ところで、このnoteのターゲットは誰でしょう? また、現在(2021年3月1日)に至るまでにコンテストを3つ開催していますが、それぞれどのような意図がありますか?
串田 アカウントのターゲットは、コンテストと同じ若年層です。
「#やさしさにふれて」コンテストのあと、採用チームが中心となって「#はたらくってなんだろう」(2021年1月22日終了)、「#自分にとって大切なこと」(2021年3月15日終了)を実施しました。
どちらも、「参加者それぞれが、自分にとって大切なものの価値を言葉で発信することによって、その人の人生をより良いものにする方向性が見えてくるのではないか」という私たちの想いのもと、開催しました。毎回1万件くらいの応募が来ます。
コンテスト開催はアカウントを知ってもらい、フォローしてもらう人を増やすには効果的ではあります。とはいえ、コンテストだけでなく、私たちの本音の言葉を記事としてお伝えすることも大切だと思うので、このアカウントから出す記事も制作しています。
いくつかの部署を横断してnoteを運営
ーー運営体制を教えてください。
串田 いまのところ関わっているのは、採用部門から2名、ブランド戦略本部から5名です。各部署横断で、若年層にリーチしたい人たちが集まって運営しています。
「社内の有志求む」という感じで声をかけて回ったり、SNSに強い人や興味のある人を紹介してもらってチームになりました。チーム内のコミュニケーションは大切にしていますね。日常的に、Microsoft Teamsのチャットを使い情報交換をしています。
ーー執筆はどのようにしていますか。
串田 基本的なルールやガイドは用意していますが、記事作成は各部署にお任せしています。
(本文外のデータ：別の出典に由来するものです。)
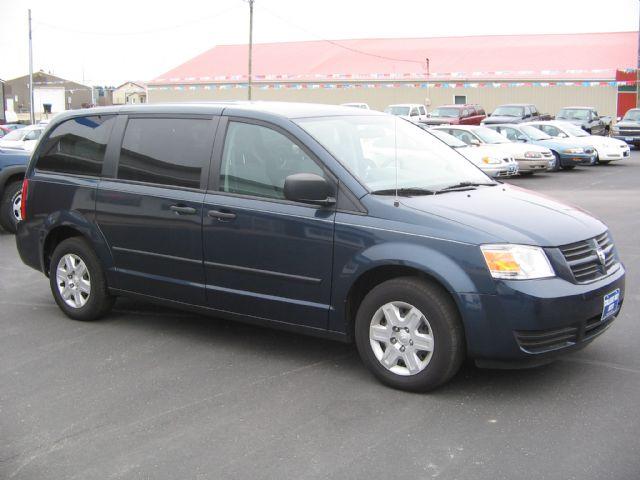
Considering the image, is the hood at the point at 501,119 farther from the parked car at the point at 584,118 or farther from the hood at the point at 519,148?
the hood at the point at 519,148

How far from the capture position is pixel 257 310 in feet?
18.0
とはいえ、執筆陣はパナソニックセンター東京プロモーション課と採用部門のnote運用メンバーで、執筆専門の人はおらず、みんな手探り状態です。
また、弊社の別のオウンドメディアにあったコンテンツをnoteで再利用することもあります。たとえば、パナソニックで働く社員一人ひとりにフォーカスした「一人ひとりの物語に、一人ひとりのパナソニック」がそうですね。
ーー部署横断で運営していると、コンテンツ制作は難しくはないですか?
串田 会社として避けたいのは、同じターゲット向けのアカウントを複数の部署で乱立させてしまい、だんだんと立ち行かなくなるパターンです。
まずはどの部署が持つアカウントなのかをしっかり把握し、複数部署がバラバラのターゲット・コンセプト・ゴールを持つのではなく、統一したコンセプトの元でコンテンツバリエーションを練り、記事作成の役割分担をしっかりすることが大事だと思います。
弊社のnoteの場合は、最初はパナソニックセンター東京のプロモーション課が管理していたのですが、「若年層とのコミュニケーション」という目的が一致する採用部門やデザイン部門とも、コラボレーションすることになりました。
ーー運用が大変だなと感じることはありますか?
串田 慣れていないうちは、書く作業自体が大変です。執筆や更新が毎日重なって、手が回らなくなってしまうことも。書くコツやスケジュール感をつかんで、いまは大丈夫になりましたが、これからメンバーが入れ替わったときに、コンセプトがブレないよう気を使いつつ、継続して更新するにはどうするか、なども考える必要があります。
編集方針もガイドラインも作りましたが、もう少し社内に周知して社員にもっと関わってほしいですね。本作りや雑誌編集の知識が必要なくても、執筆できるんだと思ってもらえるくらいに、ガイドラインもブラッシュアップしたいです。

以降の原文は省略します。